The modified block breadth first search (MBBFS) algorithm reduces the memory requirements of the block diagonal inverse by retaining the dimension of the (dense) blocks to a predefined small number. For the BBFS algorithm, grouping of nodes into independent sets stops after a whole level of neighbors has been added and the block size has exceeded the predetermined block size. This technique results in blocks of much bigger size than the predetermined one, especially in the case of matrices with large number of nonzero elements per row. In contrast the MBBFS scheme stops the insertion of unvisited nodes to a block independent set when the predetermined block size is reached. This technique results in blocks of size equal to the predetermined one or smaller when there are not enough neighboring nodes, thus giving an upper limit to the memory requirements for computing the inverse of the block diagonal matrix. The MBBFS scheme improves the balance of computational work between the CPUs, since the dimensions of each block are almost the same.
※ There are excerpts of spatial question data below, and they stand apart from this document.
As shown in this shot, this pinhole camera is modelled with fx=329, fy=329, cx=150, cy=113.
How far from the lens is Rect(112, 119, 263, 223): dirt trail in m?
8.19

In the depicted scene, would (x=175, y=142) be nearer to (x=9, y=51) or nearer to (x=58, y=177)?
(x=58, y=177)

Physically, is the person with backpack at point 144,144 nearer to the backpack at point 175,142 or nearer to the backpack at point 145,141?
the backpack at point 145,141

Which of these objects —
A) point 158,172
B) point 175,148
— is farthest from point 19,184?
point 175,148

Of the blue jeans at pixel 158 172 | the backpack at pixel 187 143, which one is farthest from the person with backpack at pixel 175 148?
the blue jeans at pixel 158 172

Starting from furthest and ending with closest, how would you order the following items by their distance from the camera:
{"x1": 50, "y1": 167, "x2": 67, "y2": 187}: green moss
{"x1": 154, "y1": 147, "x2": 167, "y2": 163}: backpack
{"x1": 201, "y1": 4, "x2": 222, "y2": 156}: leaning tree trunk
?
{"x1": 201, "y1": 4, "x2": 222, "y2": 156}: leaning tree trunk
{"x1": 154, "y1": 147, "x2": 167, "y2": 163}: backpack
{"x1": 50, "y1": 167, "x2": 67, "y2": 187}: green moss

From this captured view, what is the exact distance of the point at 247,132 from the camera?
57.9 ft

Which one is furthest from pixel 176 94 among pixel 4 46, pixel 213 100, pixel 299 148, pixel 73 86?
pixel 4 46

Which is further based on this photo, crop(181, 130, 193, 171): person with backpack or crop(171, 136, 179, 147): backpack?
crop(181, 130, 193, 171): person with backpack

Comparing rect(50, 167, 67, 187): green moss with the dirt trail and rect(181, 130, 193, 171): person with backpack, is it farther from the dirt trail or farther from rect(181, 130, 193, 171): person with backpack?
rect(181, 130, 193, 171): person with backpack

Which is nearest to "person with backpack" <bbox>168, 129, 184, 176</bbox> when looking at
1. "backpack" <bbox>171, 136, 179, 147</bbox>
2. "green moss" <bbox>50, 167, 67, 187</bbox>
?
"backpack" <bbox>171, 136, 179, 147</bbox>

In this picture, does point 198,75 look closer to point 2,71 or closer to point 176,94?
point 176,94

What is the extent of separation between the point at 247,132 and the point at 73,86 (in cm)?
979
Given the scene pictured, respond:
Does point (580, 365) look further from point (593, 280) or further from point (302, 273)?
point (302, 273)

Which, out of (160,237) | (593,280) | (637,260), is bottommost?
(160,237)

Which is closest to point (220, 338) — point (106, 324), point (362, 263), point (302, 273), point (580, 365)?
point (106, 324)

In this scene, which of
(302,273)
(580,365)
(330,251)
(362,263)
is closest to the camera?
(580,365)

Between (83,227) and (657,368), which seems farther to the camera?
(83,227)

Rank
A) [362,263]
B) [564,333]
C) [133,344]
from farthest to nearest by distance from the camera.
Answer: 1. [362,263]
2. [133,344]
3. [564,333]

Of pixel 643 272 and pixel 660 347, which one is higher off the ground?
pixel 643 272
It should be stated that the algorithm also returns a vector s storing the starting and ending point of each block, to handle the blocks independently:

$$\begin{aligned} s(\mathrm{block})=\sum _{j=1}^{\mathrm{block}} {\mathrm{block}\_\mathrm{size}(j),\hbox { block}=1,\ldots ,\hbox {{number}}\_\hbox {{of}}\_\hbox {{blocks}}} \end{aligned}$$
(8)

where \(\mathrm{block}\_\mathrm{size}(j)\) is the size of each block and \(s(0)=0\). Utilizing the vector s, the following information can be obtained:

  • s(i-1): the row and the column of the block diagonal matrix where the first row and column of the ith block are located.

  • s(i)-1: the row and the column of the block diagonal matrix where the last row and column of the ith block are located.

  • s(i)-s(i-1): the order of the ith block.

The modified block breadth first search algorithm is described by the following algorithmic scheme:

figure b

Append the excluded nodes in the end of R

It should be mentioned that in case the number of vertices grouped in a block is smaller than the prescribed value (bsize) and no more neighboring vertices exist, then the block is retained as is.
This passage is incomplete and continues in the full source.